Task to complete – Could you gather every line in the rows below that contains the string "viewer", treating uppercase and lowercase as different?
********
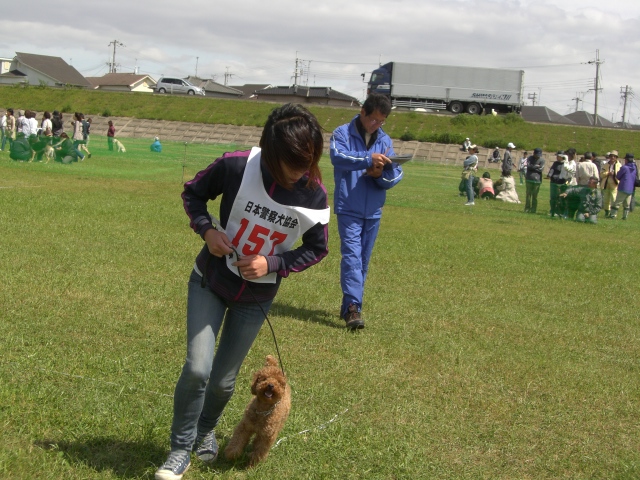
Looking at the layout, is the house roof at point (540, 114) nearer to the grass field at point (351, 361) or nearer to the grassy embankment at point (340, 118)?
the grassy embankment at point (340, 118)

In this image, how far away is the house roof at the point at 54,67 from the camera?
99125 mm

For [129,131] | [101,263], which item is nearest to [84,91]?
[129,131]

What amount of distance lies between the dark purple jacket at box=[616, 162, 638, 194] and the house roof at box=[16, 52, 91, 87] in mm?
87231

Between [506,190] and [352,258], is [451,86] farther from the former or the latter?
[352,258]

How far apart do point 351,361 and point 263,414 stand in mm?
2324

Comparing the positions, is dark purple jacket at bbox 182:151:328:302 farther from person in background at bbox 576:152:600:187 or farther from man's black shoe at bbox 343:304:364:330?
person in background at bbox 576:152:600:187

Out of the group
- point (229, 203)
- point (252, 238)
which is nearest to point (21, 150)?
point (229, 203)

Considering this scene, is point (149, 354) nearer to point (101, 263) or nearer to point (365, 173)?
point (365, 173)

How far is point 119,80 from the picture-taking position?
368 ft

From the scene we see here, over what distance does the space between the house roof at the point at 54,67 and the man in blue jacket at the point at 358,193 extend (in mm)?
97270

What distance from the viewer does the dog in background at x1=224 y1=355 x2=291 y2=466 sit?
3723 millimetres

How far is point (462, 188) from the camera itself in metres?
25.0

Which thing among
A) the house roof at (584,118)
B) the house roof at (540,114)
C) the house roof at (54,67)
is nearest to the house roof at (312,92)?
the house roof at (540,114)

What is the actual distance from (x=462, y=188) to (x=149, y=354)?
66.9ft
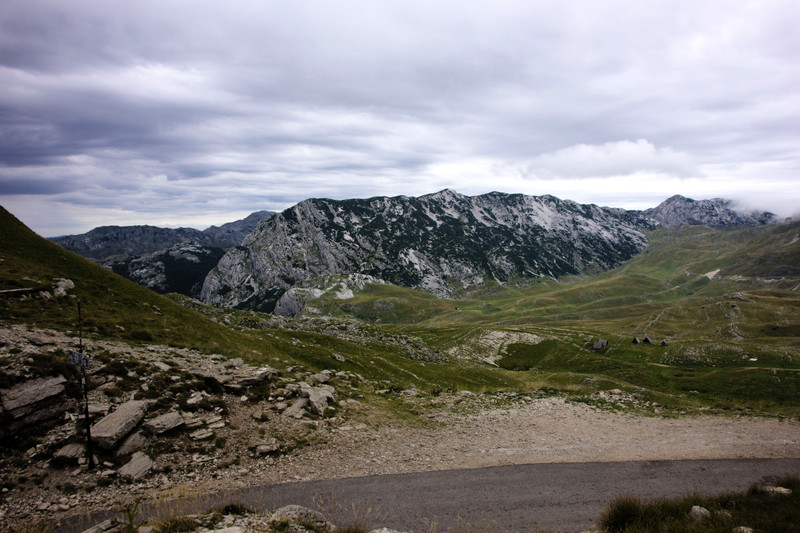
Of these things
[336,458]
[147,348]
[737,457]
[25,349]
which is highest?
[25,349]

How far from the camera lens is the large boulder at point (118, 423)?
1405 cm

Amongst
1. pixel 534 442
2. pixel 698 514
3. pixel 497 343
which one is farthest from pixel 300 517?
********
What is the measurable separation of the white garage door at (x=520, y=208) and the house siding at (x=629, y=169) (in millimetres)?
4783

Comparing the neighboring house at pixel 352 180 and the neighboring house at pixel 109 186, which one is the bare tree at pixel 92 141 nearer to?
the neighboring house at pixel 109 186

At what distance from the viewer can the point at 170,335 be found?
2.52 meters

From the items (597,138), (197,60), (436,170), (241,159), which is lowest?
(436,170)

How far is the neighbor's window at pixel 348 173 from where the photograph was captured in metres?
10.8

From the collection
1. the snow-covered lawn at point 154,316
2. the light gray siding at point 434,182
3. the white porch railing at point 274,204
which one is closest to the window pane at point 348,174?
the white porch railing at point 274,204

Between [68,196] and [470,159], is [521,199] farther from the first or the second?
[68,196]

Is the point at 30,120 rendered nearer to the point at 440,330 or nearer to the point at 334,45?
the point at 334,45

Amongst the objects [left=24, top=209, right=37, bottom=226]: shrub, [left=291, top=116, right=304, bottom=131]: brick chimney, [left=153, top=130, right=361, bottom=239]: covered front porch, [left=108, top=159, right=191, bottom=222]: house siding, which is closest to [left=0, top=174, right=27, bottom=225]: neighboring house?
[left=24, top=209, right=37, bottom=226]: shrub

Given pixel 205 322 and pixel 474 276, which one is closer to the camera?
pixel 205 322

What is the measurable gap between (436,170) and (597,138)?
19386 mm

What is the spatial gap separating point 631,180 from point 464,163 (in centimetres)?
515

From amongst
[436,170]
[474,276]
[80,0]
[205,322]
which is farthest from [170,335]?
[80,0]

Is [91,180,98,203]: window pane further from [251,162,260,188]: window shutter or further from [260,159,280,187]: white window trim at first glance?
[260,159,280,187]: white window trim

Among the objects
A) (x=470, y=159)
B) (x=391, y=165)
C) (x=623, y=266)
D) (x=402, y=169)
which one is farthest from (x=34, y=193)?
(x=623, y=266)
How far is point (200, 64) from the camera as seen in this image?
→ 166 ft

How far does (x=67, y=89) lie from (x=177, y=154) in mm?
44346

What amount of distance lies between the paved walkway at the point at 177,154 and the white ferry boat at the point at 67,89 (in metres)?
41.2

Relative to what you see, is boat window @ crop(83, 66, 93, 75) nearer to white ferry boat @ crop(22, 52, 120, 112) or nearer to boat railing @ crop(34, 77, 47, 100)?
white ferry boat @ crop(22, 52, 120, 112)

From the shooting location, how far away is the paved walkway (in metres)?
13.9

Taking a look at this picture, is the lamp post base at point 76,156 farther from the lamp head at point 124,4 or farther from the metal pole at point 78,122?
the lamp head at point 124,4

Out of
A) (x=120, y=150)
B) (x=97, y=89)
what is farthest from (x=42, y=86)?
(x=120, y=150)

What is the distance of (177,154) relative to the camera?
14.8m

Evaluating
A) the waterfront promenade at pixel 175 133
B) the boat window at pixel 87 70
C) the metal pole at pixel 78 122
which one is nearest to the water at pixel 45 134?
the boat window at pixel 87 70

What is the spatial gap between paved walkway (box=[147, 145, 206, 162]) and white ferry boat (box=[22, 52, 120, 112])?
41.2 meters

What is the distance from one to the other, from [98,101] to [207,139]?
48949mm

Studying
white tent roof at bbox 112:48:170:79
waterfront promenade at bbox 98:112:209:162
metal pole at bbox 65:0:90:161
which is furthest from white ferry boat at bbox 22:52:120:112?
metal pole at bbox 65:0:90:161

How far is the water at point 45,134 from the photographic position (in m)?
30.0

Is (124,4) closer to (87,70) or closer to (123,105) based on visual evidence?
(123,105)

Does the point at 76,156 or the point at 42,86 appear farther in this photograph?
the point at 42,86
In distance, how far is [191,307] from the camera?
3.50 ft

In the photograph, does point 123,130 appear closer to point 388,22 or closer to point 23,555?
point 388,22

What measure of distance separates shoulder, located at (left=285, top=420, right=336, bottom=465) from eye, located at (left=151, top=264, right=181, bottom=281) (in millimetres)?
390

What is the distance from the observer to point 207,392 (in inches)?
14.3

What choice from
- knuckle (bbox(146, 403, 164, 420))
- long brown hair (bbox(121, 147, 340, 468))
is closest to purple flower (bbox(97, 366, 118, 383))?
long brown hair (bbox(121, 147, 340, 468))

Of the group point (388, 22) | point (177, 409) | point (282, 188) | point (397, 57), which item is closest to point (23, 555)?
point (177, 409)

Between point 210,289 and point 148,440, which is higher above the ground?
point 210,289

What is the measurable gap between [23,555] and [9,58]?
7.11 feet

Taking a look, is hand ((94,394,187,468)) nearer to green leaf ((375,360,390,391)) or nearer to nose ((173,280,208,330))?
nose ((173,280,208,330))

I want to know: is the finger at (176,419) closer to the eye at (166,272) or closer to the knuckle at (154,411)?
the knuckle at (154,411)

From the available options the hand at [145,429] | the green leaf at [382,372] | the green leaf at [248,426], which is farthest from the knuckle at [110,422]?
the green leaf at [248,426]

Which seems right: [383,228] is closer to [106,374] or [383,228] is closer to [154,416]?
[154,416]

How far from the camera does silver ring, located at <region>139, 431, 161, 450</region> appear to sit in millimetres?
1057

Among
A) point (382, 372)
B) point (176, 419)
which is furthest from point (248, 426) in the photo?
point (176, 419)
********
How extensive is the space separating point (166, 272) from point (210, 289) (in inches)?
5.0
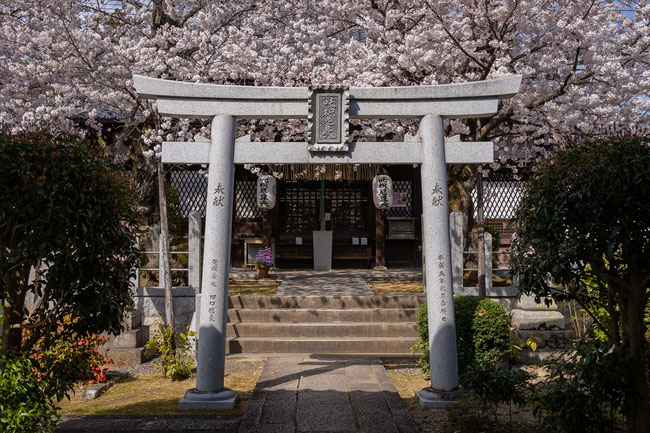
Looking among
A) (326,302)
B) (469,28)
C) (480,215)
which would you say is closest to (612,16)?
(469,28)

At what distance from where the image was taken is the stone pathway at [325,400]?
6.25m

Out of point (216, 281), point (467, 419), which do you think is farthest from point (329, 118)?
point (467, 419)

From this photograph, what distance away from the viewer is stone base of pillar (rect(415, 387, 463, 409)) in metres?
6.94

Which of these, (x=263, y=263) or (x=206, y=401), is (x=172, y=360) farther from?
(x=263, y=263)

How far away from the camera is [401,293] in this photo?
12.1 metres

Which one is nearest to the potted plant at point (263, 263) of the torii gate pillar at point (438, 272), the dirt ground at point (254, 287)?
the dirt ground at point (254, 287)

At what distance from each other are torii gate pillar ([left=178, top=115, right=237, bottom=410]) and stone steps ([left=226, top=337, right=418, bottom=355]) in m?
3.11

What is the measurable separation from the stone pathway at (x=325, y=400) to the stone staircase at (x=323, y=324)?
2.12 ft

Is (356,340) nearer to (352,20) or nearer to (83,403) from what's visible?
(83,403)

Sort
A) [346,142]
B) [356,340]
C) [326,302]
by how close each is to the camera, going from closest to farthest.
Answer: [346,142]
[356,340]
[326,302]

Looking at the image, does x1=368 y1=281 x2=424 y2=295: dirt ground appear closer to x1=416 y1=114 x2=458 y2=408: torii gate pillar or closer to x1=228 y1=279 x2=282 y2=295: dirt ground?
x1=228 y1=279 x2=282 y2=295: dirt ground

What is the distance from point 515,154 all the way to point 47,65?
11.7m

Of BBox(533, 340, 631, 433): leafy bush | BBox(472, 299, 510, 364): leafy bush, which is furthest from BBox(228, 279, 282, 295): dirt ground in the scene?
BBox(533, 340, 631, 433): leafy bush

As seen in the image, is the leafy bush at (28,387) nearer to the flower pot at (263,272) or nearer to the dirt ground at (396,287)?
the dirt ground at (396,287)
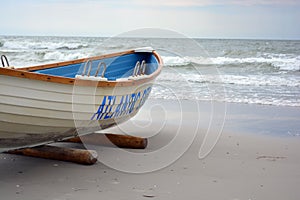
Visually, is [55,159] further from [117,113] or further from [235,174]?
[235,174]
********
Exercise solution –
What distance from the viewer does the dog in background at x1=224 y1=355 x2=291 y2=466 sit?
At what distance from the viewer can the point at 170,335 be found?
From this photograph, what distance away from the viewer is stone base of pillar (rect(415, 387, 463, 409)) in metres?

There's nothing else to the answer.